Résignée, je « devine » ce qui est écrit, trempe ma plume dans l’encrier et entame la rédaction de cet énième paragraphe. Autour de moi, le crissement caractéristique d’autres plumes grattant le papier me parvient, lent, régulier. Si prévisible. Nous sommes des dizaines d’élèves à endurer le même sort, certains avec plus de bonne volonté que d’autres.
Tandis que je noircis la page d’un livre neuf, je rêve de ce qui se trouve derrière les remparts de ma prison. La ville. Ses habitants et leurs histoires fabuleuses. L’encre s’égoutte et forme une petite mare sur la feuille. Avec un buvard, je la tamponne, le regard fixe, mais l’esprit en ébullition. Si je ferme les paupières, je parviens à évoquer l’océan, un soir d’été, quand les vagues grises et frémissantes se fracassent contre les falaises. Parfois, j’imagine ce qui se trouve de l’autre côté et je me mets à rêver. Prendre la mer, partir. Ne plus revenir. Explorer ce monde contre lequel on nous met en garde depuis toujours. Est-il à ce point hostile ? Gorgé de dangers divers et de périls insurmontables ?
Derrière nous, quelques scribes surveillent notre avancée, répertorient les livres en bon état et ceux qui méritent d’être restaurés. La plupart des originaux ont été détruits après la Première Guerre qui a suivi la Nouvelle Ère et consigner le savoir qu’ils renfermaient s’avère désormais impossible. Nous avons perdu tant de choses de nos ancêtres !
Je bouge la tête d’un côté, puis de l’autre, pour dénouer la raideur de ma nuque. À force de me pencher au-dessus de la table, j’ai mal dans les épaules et le haut de la colonne vertébrale. Cela fait des heures que je garde cette position inconfortable, tout ça pour un résultat médiocre qui sera abondamment remis en question par mes maîtres.

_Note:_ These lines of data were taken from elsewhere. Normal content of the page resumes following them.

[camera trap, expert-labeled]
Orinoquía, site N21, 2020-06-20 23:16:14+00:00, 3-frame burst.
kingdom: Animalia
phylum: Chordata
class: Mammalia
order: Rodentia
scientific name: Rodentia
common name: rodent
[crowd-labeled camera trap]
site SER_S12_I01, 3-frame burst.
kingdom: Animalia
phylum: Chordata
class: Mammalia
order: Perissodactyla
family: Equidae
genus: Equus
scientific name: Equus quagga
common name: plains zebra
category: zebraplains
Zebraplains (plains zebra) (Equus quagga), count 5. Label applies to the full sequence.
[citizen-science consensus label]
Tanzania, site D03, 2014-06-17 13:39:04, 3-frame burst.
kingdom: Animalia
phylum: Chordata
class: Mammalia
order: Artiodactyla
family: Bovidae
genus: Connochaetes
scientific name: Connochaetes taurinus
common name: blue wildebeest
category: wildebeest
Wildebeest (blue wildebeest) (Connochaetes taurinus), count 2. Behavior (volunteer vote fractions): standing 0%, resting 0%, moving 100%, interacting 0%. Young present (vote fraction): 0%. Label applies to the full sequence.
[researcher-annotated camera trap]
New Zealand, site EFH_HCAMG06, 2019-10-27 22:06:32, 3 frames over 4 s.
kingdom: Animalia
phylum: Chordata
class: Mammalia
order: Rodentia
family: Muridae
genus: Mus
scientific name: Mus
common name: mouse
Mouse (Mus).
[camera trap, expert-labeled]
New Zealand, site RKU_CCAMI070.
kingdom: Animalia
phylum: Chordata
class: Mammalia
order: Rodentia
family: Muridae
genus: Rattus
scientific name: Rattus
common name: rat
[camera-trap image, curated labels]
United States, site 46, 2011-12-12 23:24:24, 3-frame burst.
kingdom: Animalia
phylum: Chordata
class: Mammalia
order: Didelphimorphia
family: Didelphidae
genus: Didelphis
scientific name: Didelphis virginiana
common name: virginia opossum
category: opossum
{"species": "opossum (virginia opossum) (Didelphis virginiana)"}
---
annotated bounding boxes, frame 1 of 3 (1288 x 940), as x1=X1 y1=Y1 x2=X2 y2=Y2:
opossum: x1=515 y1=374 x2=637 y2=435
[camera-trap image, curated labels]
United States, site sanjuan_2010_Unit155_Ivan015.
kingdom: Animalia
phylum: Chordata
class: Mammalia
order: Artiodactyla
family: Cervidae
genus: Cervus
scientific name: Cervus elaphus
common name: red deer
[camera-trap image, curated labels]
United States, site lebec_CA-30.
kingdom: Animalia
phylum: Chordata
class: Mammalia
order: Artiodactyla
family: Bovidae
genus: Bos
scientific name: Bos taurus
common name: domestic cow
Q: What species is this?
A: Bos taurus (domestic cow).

— Psssit ! m’interpelle une apprentie, installée à la table à côté de la mienne.
Je lève les yeux en un mouvement infime, de peur d’éveiller l’attention de nos professeurs. Nous serons sanctionnées dès qu’ils remarqueront notre manque de rigueur et, si Ethel a la chance d’attirer la sympathie des érudits, ce n’est pas mon cas. À tous les coups, je serai privée de sortie !
— Tu as fait tomber une feuille, articule ma voisine.
Son index pointe un morceau défraîchi de parchemin. Du bout de la semelle de ma chaussure, je le ramène vers moi, tout en jetant de rapides coups d’œil vers le bureau de Dame Sirry, la plus redoutable des enseignantes. Doucement, tout doucement, je récupère le parchemin que je cache au milieu de l’ouvrage. Je grimace auprès d’Ethel, de nouveau concentrée sur sa copie. Je l’imite, non sans pester contre l’ennui qui me grignote les sens.
Le son de la cloche, dans la cour, m’extirpe de mon travail. Enfin !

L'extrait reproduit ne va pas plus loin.